### WORK REQUIRED
Extract every line of the listing below that contains the string "furthest". Case counts, so match capitalization precisely.

# DATA LISTING start

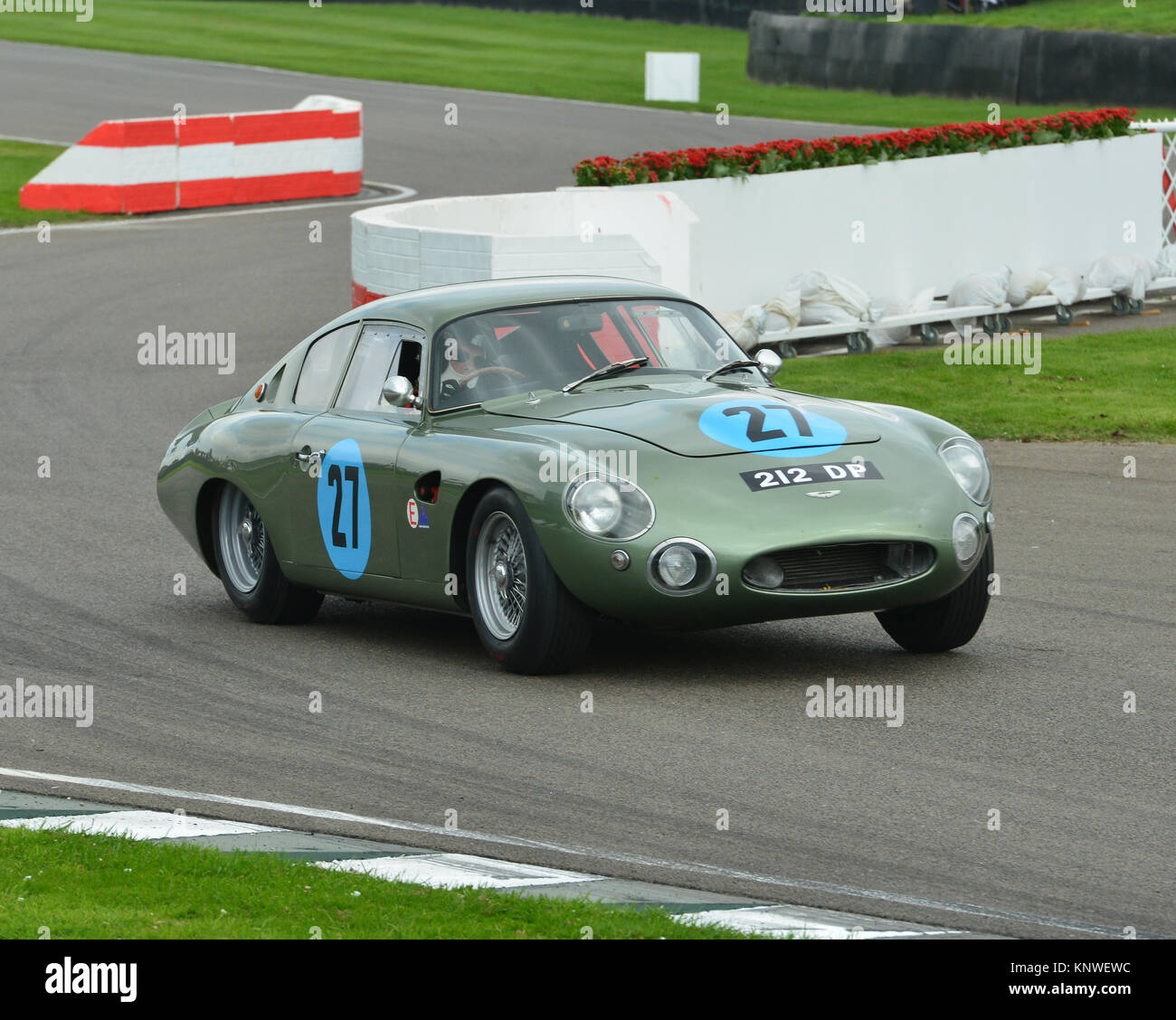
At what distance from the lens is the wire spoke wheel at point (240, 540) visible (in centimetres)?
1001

# DATA LISTING end
# DATA LISTING start

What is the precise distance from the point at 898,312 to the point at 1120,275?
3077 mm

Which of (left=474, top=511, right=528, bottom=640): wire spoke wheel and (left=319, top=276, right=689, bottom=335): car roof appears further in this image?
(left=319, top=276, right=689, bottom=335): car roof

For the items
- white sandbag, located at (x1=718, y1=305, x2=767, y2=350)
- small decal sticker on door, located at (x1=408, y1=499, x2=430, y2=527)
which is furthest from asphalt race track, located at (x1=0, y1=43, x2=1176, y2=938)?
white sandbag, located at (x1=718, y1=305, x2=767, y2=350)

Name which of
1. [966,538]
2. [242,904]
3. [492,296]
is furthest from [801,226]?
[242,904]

# DATA LISTING end
# DATA LISTING start

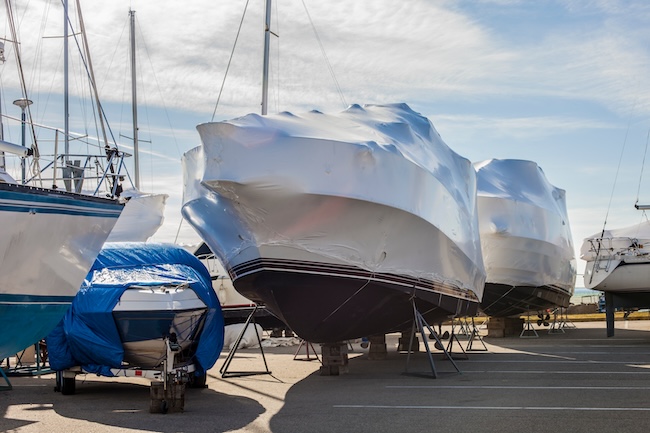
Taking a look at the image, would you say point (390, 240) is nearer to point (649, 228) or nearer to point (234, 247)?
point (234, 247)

# DATA LISTING end

### SOLUTION
which is furthest from asphalt race track, located at (x1=0, y1=43, x2=1176, y2=938)?
is furthest from [801,226]?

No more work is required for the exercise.